─── Testo estratto ───

3ª domenica tempo ordinario Mc 1, 14-20

 
 

– a cura di Mons. Sergio Salvini –

Convertirsi è affidarsi a Dio  –

La “voce” che grida nel deserto viene imprigionata… zittita. Si conclude il cammino del Battista, inizia quello di Gesù. Al Giordano lo Spirito su di lui era sceso, si era posato, è rimasto!
Le prime mosse svelano lo stile, il senso dell’agire: Gesù è un maestro ben consapevole di quel che vuole, “predica la buona novella del Regno” invitando tutti a convertirsi.  L’inizio del Regno è inizio di un’umanità autentica, è inizio dell’unico, vero umanesimo per la riuscita piena d’ogni uomo.
Il Regno è una convocazione diretta, una chiamata da parte di Dio: «Non voi avete scelto me, ma io ho scelto voi». È Dio in persona che invita e richiede l’adesione per una libertà maggiore, aperta a una opera più importante. Una missione che dilata la vita, proponendo nuove prospettive. “Seguire” Cristo implica non tanto la ricerca della sua dottrina quanto della sua persona: infatti egli farà “vita comune” con i discepoli, instaurando con loro una perfetta fusione di sentimenti e di pensieri fino a chiamarli «amici». Ancora, “seguirlo” significa ripercorrere il suo stesso itinerario che arriva fino alla croce: «Se qualcuno vuol venire dietro di me, rinneghi se stesso, prenda la sua croce e mi segua».
È evidente che i primi discepoli non conoscevano ancora il senso capovolgente della “sequela” di Cristo, ma la risposta pronta e generosa già dimostra la loro disposizione d’animo: «Ed essi subito, lasciate le reti, lo seguirono… Ed essi subito, lasciata la barca e il padre, lo seguirono». C’è come una progressione in questo “abbandonarsi” dei futuri apostoli a Gesù: prima le reti, poi la barca, infine il padre. È il distacco da tutto, anche dalla famiglia, e più ancora da se stessi: «rinneghi se stesso». Tutto questo non si può fare, se la “conversione” non opera un rovesciamento totale del nostro essere, creando in noi un’esistenza diversa; perché convertirsi è accendersi.

─── Dati forniti ───

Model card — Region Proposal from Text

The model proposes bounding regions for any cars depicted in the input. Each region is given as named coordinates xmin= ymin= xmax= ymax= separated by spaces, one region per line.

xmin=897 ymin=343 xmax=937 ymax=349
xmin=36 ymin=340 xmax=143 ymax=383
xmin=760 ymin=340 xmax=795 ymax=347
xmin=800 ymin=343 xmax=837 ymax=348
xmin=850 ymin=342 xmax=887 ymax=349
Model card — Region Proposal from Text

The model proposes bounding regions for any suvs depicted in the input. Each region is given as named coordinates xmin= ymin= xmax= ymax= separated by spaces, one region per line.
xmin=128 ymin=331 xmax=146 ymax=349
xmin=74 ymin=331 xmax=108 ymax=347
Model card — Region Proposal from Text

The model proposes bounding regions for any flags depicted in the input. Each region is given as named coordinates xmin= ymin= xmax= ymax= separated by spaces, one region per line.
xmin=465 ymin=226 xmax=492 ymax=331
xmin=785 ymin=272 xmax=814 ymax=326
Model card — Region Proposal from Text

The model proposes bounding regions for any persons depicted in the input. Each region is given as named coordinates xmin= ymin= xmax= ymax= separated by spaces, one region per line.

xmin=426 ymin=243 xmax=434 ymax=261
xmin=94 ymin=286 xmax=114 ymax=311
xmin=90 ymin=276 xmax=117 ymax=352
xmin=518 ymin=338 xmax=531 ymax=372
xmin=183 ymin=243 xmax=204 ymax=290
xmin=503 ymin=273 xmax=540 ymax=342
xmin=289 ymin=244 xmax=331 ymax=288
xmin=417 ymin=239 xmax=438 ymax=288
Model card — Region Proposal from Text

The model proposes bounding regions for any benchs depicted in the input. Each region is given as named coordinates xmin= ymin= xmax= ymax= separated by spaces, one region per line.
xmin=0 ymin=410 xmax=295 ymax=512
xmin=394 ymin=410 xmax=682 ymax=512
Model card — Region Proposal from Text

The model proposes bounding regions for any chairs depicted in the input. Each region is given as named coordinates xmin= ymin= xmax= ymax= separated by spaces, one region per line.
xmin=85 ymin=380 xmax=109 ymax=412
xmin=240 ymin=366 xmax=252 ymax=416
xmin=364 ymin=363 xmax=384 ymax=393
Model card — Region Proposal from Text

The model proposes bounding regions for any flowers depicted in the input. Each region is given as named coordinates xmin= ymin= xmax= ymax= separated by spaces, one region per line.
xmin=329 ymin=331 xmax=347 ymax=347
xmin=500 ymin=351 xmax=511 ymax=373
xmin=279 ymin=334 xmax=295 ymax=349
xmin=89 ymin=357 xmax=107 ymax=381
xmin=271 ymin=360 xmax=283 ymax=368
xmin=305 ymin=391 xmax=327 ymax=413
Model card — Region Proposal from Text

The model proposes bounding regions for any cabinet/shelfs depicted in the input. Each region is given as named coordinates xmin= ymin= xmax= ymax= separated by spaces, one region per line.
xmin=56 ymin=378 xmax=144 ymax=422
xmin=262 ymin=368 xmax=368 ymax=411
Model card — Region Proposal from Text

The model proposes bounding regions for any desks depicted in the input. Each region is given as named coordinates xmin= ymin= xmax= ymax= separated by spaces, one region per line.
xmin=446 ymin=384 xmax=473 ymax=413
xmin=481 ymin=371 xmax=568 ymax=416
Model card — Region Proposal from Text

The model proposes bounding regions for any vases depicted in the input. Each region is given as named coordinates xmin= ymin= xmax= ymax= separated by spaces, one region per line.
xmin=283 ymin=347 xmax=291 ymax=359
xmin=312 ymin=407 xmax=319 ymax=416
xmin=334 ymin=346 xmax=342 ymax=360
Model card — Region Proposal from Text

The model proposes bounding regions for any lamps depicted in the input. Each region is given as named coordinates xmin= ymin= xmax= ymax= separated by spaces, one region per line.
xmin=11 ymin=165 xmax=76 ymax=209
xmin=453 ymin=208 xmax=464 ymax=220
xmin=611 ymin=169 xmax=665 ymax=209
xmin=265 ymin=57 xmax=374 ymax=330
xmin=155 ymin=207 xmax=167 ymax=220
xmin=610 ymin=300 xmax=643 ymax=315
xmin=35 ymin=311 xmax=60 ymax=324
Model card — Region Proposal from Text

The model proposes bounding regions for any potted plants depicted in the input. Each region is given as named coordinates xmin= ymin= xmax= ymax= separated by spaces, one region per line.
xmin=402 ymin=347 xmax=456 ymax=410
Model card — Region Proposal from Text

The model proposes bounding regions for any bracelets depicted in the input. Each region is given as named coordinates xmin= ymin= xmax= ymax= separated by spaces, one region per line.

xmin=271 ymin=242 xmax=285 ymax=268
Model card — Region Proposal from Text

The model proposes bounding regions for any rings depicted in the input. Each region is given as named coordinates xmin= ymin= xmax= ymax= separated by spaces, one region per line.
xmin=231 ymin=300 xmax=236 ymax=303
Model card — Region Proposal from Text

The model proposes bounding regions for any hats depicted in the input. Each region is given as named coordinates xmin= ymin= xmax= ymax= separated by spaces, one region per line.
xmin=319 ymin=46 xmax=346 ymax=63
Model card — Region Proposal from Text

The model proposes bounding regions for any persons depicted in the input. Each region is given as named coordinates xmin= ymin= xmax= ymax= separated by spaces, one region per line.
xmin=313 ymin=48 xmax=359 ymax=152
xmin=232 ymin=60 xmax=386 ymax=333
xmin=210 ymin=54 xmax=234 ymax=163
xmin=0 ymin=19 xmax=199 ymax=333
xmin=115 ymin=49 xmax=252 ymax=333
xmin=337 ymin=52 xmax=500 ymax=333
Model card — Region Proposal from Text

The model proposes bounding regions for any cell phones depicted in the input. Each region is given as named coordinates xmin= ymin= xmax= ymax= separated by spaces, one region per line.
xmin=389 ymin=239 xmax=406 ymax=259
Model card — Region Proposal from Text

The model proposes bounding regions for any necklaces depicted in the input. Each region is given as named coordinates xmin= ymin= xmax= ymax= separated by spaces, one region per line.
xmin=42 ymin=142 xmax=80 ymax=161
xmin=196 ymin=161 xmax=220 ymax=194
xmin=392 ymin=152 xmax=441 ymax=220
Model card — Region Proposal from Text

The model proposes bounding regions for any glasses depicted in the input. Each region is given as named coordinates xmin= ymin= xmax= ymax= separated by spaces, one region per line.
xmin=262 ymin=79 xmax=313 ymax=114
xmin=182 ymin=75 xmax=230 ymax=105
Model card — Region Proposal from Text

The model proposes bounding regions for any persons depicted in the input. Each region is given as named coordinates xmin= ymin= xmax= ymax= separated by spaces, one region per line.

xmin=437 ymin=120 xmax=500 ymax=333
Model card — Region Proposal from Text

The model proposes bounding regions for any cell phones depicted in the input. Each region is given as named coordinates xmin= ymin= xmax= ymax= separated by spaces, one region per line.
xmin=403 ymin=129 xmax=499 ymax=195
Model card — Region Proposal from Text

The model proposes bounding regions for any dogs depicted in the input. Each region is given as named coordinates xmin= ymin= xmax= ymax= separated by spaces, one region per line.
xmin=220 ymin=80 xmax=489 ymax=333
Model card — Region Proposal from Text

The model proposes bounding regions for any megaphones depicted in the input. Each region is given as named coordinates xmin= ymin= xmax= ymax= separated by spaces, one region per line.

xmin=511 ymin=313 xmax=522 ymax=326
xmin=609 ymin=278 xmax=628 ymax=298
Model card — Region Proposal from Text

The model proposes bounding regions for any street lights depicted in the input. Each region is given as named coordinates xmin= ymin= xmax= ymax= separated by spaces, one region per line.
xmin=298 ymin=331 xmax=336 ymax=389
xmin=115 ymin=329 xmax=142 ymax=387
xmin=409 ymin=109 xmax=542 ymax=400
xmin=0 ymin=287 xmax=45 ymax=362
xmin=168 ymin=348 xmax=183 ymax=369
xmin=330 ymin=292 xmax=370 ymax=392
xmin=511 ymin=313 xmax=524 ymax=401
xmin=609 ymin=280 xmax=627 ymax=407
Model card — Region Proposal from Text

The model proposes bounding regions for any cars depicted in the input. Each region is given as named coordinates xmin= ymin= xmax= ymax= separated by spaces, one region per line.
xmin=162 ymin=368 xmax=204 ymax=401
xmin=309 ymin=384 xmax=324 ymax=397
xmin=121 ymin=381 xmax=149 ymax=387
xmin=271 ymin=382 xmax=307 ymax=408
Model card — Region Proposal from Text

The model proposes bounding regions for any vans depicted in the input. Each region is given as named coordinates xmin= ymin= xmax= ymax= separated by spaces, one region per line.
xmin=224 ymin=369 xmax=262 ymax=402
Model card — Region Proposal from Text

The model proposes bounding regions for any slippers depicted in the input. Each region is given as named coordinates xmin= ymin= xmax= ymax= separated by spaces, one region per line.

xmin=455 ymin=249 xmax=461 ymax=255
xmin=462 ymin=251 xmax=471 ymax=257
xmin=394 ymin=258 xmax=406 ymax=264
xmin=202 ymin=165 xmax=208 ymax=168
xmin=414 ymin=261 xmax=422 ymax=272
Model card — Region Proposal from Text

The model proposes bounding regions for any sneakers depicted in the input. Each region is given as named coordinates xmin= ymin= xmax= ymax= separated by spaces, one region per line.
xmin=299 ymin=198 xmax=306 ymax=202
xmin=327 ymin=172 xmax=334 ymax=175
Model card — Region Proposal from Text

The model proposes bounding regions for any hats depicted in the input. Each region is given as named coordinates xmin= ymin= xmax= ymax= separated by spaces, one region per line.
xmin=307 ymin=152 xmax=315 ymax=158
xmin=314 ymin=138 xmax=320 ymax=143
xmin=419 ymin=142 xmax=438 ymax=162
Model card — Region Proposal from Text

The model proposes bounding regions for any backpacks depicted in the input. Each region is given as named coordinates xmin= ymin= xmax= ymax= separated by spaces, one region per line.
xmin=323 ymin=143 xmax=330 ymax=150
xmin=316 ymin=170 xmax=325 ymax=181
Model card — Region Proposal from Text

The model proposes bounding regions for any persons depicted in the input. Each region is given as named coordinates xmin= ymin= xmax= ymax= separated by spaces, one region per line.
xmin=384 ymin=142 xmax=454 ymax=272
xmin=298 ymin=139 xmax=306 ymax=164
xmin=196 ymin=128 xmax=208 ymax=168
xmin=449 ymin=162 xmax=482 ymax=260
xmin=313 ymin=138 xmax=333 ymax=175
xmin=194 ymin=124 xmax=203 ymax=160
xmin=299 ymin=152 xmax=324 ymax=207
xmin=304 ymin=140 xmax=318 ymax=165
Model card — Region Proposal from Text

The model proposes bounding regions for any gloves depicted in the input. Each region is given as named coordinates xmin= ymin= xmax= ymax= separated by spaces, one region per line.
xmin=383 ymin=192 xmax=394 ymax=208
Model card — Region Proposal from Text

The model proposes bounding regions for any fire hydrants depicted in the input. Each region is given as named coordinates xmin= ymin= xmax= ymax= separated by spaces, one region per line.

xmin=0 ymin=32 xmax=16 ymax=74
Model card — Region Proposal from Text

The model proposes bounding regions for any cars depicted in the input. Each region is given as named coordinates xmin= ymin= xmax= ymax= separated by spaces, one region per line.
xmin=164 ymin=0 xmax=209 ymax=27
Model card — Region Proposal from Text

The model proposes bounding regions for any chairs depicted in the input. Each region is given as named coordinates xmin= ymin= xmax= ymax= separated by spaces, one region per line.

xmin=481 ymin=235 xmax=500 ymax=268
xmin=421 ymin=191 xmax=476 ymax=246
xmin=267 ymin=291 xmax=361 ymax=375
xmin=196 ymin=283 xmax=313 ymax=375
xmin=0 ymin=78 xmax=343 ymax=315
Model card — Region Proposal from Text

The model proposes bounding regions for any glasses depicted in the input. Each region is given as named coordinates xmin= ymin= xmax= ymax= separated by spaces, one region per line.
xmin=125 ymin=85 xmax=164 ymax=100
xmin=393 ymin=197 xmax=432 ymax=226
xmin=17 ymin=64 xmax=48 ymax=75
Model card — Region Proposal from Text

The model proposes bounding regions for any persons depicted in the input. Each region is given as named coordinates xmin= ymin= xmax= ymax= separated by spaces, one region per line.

───

> **Serie di esercizi**:
**A)** Riscrivi identiche le righe fornite, dalla prima fino a quella che contiene "xmin=800 ymin=343 xmax=837 ymax=348", compresa.
**B)** Come prosegue il commento sulla chiamata dei primi discepoli? Portalo avanti a partire dall'ultima frase riportata.

> **Risposte agli esercizi**:
**A)**
Model card — Region Proposal from Text

The model proposes bounding regions for any cars depicted in the input. Each region is given as named coordinates xmin= ymin= xmax= ymax= separated by spaces, one region per line.

xmin=897 ymin=343 xmax=937 ymax=349
xmin=36 ymin=340 xmax=143 ymax=383
xmin=760 ymin=340 xmax=795 ymax=347
xmin=800 ymin=343 xmax=837 ymax=348

**B)**
È soltanto una storia del passato quella che Marco ci narra in questo brano, oppure una proposta di vita che egli offre a tutti i lettori del suo Vangelo?
È chiaro che, descrivendo quella prima chiamata, egli intende proporre anche un modello di risposta al fondamentale appello alla fede e a tutti gli altri infiniti appelli che Cristo rivolge agli uomini: i primi quattro discepoli diventano così l’esempio concreto di come ogni credente debba lasciarsi “illuminare” da Cristo, “convertendosi” alla sua “sequela”. Operai di una umanità nuova che è il Regno di Dio, l’inizio di «cieli nuovi e terra nuova» nei quali si consuma tutto il cammino dell’umanità e del cosmo. Questo è l’essere cristiano: l’umano con l’innesto del divino, il tempo nell’eterno o anche la professione elevata a missione.  Quei primi discepoli, da modesti e dimenticati pescatori del mare di Galilea, sono diventati le colonne di un edificio che ormai si protende nell’eternità.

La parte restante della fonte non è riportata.